::: Source passage :::

Just Because There’s Space Doesn’t Mean You Have to Fill It

For the first time in 9 years, I’m going to have space.  Space and time.  Both my daughters will attend elementary school from 8:30-3:00 PM. 

Already, I’m filling up those future days.  I work part time and help coordinate ministry events with my husband.  I write novels and design college writing courses on the side.  Saturday morning I clean the house.  If you read this blog, you know that I keep busy.  I’m driven by some unseen force to produce, to achieve, to be recognized.   That’s my dark side.

And it’s showing up again as this new school year approaches.  I’m already thinking about new projects and new campaigns. I’m wondering what group I can organize, what new courses to teach, and what new novel I’ll conceive.

My husband, the wise Eagle Scout that led me to the still water on our anniversary hike, said this:

“Just because there’s space doesn’t mean you have to fill it.”

I stare at him, mouth agape.  Whatever can that mean?  I don’t even know what that would look like.

:::

Written request: In the blog post about having space, during what hours will both daughters attend elementary school?

::: Collected material :::

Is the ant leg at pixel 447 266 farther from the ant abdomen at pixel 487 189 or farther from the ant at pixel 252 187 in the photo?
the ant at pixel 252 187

:::

Result for this task: From 8:30 to 3:00 PM.